First, the Bad News Dept.: Filmmakers (and others) who have been using the phone booth at the Post Office at 22 rue des St-Péres, Paris, to make long-distance calls without having to pay for them are hereby warned that the phone has been repaired.
Gone is the film that was so divine Department:
(1) Followers of the financial side of the film business may, over the next few months, enjoy the relatively rare sight of watching a film’s total gross actually go down from week to week. The Great Gatsby, which Paramount so proudly hailed as _ having earned back its negative cost even before release, has been doing — as anyone can tell you — _ less than spectacularly at the nation’s box offices. So unspectacularly, in fact, that negotiations are already underway by which Paramount will, in effect, be paying back to exhibitors some of the advances they made on the film’s anticipated revenues. Loews’ theatres in NYC, for example (according to Variety), paid Paramount a flat million for the privilege of showing the epic and the distributor’s share of the box-office has so far amounted to only slightly over a quarter of that amount.
(2) Sign recently spotted in a New York store window: “Great Gatsby Sweaters % Price Sale!!!”
Dean Martin Jr., 22, has pleaded guilty to charges of illegal possession of an anti-tank gun and a machine gun. He had originally claimed the guns to be part of a collection started, as a hobby, when he was a teenager.
Is it true that Jane Fonda has two writers working on a script for her, tentatively titled The Patty Hearst Story?
Gossip has it that one of the “hottest” scenes from Don’t Look Now — deleted from the final film — was showing up on the private Bel Air screens of so many motion picture executives that Warren Beatty finally had to come to the rescue of Julie Christie (star, with Donald Sutherland, of the movie and the scene) by calling up everyone connected with the loaning-out of the bit of film and telling them off in no uncertain way.
Federico Fellini, speaking at a recent press conference, explained that he makes films because he gets advances and doesn’t want to have to give the money back.

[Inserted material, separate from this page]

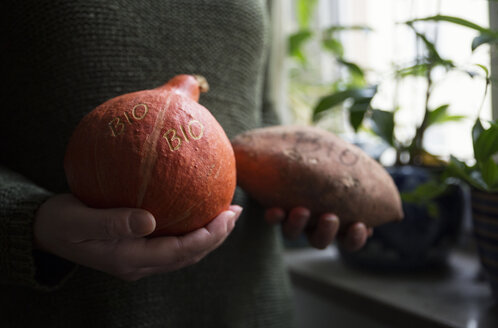 Woman's hands holding organic Hokkaido pumpkin and sweet potatoe with Smart Branding - MAMF00294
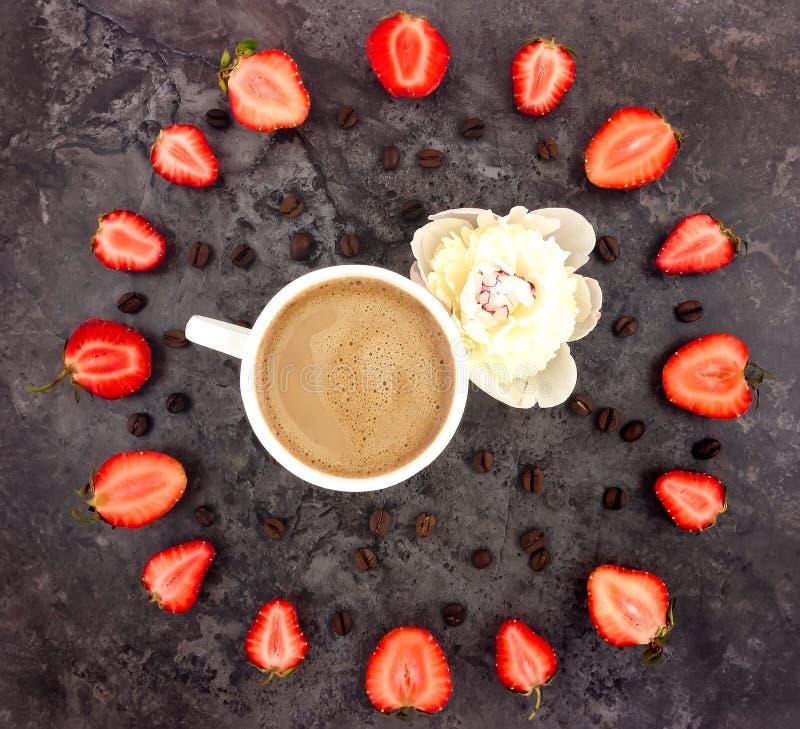 咖啡的五颜六色的明亮的构成,草莓和牡丹开花 免版税库存照片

Oliver Reed has an unbilled appearance in Ken Russell’s Mahler. He plays a train guard who is on the screen for about two seconds — blowing a whistle to set the train in motion.

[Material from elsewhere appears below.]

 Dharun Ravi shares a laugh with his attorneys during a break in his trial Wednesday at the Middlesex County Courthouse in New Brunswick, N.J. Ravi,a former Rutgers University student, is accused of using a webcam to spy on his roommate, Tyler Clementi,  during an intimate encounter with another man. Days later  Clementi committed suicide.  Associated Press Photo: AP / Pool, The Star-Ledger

Cornelius J. Ryan, author of The Longest Day (for which Twentieth Century-Fox raked in the largest grosses on record — $54 million — for a b&w film), was refused a print of the picture by the distributor and had to steal one.
Spanish censors, having first refused to allow showings of The Getaway because McQueen and MacGraw actually make off with their loot successfully, are now permitting release of the picture with a voice-over that explains —just before the final fade-out — that the two were apprehended six months later.
Largest share of the North American filmrental market in 1973 went to Twentieth Century-Fox (18.8%), with Warner Bros. and United Artists in second and third spots. In all, the top three cornered roughly 46% of the market. (Universal was in fourth spot, while Paramount — first in 1972 — slumped to fifth.)
It’s All Rights, Ma: Dustin Hoffman has secured (for $80,000) the screen rights to No Beast So Fierce, a first novel by penitentiaryinmate Edward Bunker... Trade papers report fevered bidding for screen rights to Robert Wilder’s new novel, The Sound of Drums and Cymbals, the key character of which is said to strongly resemble the late Louis B. Mayer... Carlo Pointi has bought Alexander Solzhenitsyn’s one and only original screenplay... Robert Redford paid $450,000 for the film rights to Bob Woodward’s and Carl Bernstein’s account of how they broke open the Watergate coverup (Redford to portray the former in the film)... Levy-Gardner-Laven Productions have formed a joint venture and acquired the motion picture rights to Tom Swift. A feature
set pre-World War I — is scheduled for late this year or early next... And Warner Bros. has paid a minimum of $250,000 for film rights to Norman Mailer’s next book, due September, 1978.
The Mickey Mouse revival (coincidental with MM7’s 45th birthday last November 18th) continues with the release (by Buena Vista Distribution) of seven 1932, 1933 and 1934 cartoon shorts that haven’t been seen for quite a while, including The Mail Pilot.
With some 15 international airlines now having switched their on-board motion picture projection equipment from l6mm to Super-8, indications are that the smaller gauge will soon become the standard for inflight movies. It has been estimated that, with Super-8 instead of 16mm on a 747, the weight reduction alone can save as much as $254,000 a year per plane.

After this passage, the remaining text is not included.